Abstract
Background Follicular lymphoma (FL) is the most common indolent non-Hodgkin lymphoma (NHL), accounting for approximately 20-30% of all NHL cases. Despite advances in treatment, including chemoimmunotherapy regimens, a subset of patients experiences early relapse or refractory disease, highlighting the need for novel therapeutic strategies. Bruton's tyrosine kinase (BTK) inhibitors, such as zanubrutinib, have demonstrated efficacy in B-cell malignancies, clinical studies have also shown that combining zanubrutinib with chemoimmunotherapy could enhance efficacy in relapsed/refractory FL.
Given the unmet need for more effective frontline therapies in FL, this prospective, open-label, single-arm phase II clinical study evaluates the safety and efficacy of zanubrutinib in combination with bendamustine and rituximab (ZBR) in previously untreated patients with advanced FL.
Methods This phase II study (ChiCTR2500095617) planned to enroll 34 treatment-naïve patients aged 18-75 years with histologically confirmed FL (grade 1-3a, Ann Arbor stage III/IV) without prior systemic therapy. The treatment consisted of induction and maintenance phases: during induction, patients received bendamustine (90 mg/m2 IV on Days 2-3 of Cycle 1 and Days 1-2 of Cycles 2-6), rituximab (375 mg/m2IV on Day 1 of each cycle), and zanubrutinib (160 mg orally twice daily, 3 weeks on/1 week off per cycle) for six 28-day cycles; maintenance therapy included rituximab (375 mg/m2 IV every 3 months) for up to 2 years or until disease progression/unacceptable toxicity. Primary endpoints were complete response rate (CRR) per Lugano 2014 with secondary endpoints of objective response rate (ORR), safety (assessed by CTCAE v5.0 criteria), progression-free survival (PFS) and overall survival (OS).
Results A total of 35 patients were enrolled in this study, among which 3 were excluded from the analysis due to loss to follow-up or withdrawal prior to the first efficacy assessment.
Among the 32 participants (53.1% female), median age of 51years. Most patients (90.6%) were B symptoms absent, while 34.4% had bone marrow involvement. Normal LDH levels were observed in 78.1% of cases, though 62.5% exhibited extranodal involvement. Disease staging revealed 56.3% at Ann Arbor stage III and 43.8% at stage IV. FLIPI scores distribution was 46.9% intermediate-risk, 34.4% high-risk, and 15.6% low-risk, with 56.3% meeting GELF treatment criteria.

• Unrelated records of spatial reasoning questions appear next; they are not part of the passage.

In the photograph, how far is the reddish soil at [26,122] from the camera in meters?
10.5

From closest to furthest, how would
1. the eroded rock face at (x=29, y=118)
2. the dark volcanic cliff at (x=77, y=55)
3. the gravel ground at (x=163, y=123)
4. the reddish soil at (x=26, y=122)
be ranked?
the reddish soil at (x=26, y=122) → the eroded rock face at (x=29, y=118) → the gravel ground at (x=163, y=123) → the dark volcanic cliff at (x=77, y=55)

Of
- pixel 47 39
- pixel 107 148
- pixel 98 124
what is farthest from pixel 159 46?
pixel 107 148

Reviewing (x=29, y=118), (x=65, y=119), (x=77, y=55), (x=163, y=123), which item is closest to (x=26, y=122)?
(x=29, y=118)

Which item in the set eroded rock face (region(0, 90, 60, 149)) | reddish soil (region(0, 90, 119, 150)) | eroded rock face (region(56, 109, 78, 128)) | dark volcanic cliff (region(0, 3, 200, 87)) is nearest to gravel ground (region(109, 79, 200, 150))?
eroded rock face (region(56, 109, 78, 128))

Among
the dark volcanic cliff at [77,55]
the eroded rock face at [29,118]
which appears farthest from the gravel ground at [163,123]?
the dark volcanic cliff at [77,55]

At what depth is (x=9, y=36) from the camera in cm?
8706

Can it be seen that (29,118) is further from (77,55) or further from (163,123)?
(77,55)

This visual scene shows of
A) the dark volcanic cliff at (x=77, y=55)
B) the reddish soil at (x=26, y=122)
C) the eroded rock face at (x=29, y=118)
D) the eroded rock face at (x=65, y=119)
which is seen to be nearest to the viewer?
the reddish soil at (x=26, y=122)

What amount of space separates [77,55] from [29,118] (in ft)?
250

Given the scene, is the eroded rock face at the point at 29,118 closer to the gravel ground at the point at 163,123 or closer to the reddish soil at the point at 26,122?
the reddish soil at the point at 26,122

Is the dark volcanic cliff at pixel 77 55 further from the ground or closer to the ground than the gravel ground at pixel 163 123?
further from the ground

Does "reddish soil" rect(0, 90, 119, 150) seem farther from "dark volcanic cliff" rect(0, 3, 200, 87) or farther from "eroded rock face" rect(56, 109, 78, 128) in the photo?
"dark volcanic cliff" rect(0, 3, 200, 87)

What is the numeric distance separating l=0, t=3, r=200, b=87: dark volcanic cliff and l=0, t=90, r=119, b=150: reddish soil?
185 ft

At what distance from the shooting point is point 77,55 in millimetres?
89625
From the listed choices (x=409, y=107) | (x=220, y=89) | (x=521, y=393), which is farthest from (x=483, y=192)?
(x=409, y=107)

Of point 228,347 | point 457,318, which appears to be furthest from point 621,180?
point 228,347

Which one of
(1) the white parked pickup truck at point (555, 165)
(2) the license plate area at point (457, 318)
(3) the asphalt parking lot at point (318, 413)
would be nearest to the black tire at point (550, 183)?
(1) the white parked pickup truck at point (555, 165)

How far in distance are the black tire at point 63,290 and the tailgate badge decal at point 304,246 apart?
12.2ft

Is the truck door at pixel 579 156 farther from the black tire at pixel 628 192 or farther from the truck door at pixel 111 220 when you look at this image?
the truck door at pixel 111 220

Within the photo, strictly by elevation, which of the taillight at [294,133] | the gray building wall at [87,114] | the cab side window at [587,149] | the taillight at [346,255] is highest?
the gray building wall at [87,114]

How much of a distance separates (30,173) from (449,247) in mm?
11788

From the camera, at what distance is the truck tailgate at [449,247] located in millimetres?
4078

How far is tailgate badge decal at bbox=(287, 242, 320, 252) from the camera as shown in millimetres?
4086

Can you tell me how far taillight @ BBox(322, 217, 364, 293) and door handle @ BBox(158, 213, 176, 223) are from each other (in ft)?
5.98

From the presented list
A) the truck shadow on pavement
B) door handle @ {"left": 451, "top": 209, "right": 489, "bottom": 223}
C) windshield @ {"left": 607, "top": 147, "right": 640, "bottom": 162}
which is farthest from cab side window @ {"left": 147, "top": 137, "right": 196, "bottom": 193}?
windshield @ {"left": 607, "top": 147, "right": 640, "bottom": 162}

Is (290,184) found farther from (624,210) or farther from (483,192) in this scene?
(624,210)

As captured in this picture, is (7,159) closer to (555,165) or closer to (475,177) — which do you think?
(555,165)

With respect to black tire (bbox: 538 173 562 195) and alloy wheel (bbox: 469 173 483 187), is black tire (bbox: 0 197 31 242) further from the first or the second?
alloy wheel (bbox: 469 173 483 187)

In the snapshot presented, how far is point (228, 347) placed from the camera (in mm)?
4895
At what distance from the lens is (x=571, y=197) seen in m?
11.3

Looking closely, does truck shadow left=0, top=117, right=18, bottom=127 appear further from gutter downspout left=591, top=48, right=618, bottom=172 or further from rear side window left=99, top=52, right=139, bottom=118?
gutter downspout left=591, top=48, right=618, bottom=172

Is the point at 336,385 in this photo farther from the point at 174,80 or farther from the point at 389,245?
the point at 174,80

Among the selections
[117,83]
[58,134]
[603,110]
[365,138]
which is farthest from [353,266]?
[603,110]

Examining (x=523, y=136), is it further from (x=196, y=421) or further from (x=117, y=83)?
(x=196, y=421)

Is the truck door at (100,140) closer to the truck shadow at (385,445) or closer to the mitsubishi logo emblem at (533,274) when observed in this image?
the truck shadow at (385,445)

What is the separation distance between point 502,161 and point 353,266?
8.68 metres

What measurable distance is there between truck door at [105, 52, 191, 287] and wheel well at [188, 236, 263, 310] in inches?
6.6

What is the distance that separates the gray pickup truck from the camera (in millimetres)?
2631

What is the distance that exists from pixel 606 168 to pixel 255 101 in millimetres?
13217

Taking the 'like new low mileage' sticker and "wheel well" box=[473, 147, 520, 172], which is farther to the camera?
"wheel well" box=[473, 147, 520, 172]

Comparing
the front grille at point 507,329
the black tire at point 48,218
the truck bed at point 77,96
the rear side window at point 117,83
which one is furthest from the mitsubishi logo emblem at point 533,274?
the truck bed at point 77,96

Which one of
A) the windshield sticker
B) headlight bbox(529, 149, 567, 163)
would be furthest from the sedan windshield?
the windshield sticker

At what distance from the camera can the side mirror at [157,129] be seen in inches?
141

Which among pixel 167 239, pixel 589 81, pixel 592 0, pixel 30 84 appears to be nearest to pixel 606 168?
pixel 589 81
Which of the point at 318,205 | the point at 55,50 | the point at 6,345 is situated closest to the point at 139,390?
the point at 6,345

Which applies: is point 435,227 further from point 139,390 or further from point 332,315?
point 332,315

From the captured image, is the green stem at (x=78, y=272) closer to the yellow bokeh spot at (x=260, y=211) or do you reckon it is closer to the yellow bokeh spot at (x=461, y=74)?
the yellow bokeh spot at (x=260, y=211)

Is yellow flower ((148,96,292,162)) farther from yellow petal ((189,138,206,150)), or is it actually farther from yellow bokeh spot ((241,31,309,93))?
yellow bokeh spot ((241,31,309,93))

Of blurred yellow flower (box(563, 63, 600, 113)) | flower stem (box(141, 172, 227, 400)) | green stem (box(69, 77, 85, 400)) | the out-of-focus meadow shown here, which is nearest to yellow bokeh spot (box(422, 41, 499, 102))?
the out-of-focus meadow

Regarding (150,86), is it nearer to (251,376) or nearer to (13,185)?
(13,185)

Of the 32 patients, 31 were evaluable for response. The best responses were as follows: complete response (CR) was achieved in 80.6% (95% CI: 62–92%), partial response (PR) in 19.4% (95% CI: 8.1–38%), yielding an objective response rate (ORR) of 100%. With a median follow-up of 6.6 months (95% CI: 5.3–11 months), median PFS and OS had not been reached, with the 12-month PFS rate at 83% (95% CI: 66–100%). Disease progression occurred in 2 patients who completed induction therapy, and histologic transformation occurred in 1 patient after 2 cycles of treatment, who achieved a PR. Subgroup analysis showed that baseline elevated LDH levels, bone marrow involvement, and FLIPI score correlated with shorter PFS (p < 0.05). Patients with CR during induction therapy demonstrated significantly longer PFS compared to those with PR (p < 0.001). The most common adverse events (AEs) included leukopenia (59.4%, 19/32), neutropenia (59.4%, 19/32), elevated ALT (28.1%, 9/32). Grade 3/4 AEs occurred in 46.9% of patients (15/32), including neutropenia (25%, 8/32), leukopenia (15.6%, 5/32), and fever (6.3%, 2/32). No treatment-related deaths occurred.
Conclusion The ZBR regimen demonstrated promising efficacy, with an 80.6% CRR and 100% ORR, surpassing traditional R-CHOP and BR regimens, along with a manageable safety profile in treatment-naïve advanced FL, supporting its potential as a frontline therapeutic option. While early outcomes are encouraging, extended follow-up and larger Phase III trials comparing ZBR with standard BR are warranted to validate survival benefits and long-term tolerability.